[ZODB-Dev] BTrees did it, was: conflict resolution for PersistentList

Tim Peters tim at zope.com
Thu May 27 14:42:25 EDT 2004


[Diez B. Roggisch]
>> ok, I tried the btrees, and they seem to do what I want. Gotta figure
>> out how to create nice keys, but thats a minor problem.

[Thomas Guettler]
> I use time.time() (which returns a float on linux) in an application,

It returns a float on all Python platforms, but the resolution varies
greatly.  On Linux time.time() generally has microsecond resolution, but on
Windows it generally updates only 18.2 times per second (resolution of about
0.055 seconds -- don't ask <wink>).

A potential problem is that time.time() can appear to "go backwards" from
time to time, for a variety of platform-specific reasons.  ZODB has a
C-coded TimeStamp type to help with its own need to generate monotonically
increasing transaction ids.  Unfortunately, I don't know of any docs for it,
and the C code is inscrutable (lots of magical arithmetic but no comments).
How to *use* it can be gleaned from ZEO/ClientStorage.py's get_timestamp()
function.  Short course is that basically encodes time.gmtime() in an 8-byte
string, but if the result of that compares <= to the last timestamp you
generated, it boosts the result until > holds.

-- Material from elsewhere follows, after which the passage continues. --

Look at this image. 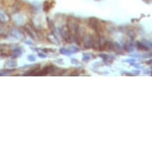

Then again, all in all, it doesn't really appear simpler than boosting a
global int counter by 1.  In a modern Python, the latter can be done in a
threadsafe way without explicit locking, via, e.g.,

get_next_id = iter(xrange(sys.maxint)).next

Then each invocation of get_next_id() returns a unique integer, starting
with 0.  It inherits thread-safety from the global interpreter lock (only
one thread at a time can execute the bound "next" method, so no two threads
will see the same result).  Alas, if you generate more than sys.maxint+1
ints, it silently overflows and starts delivering negative ints.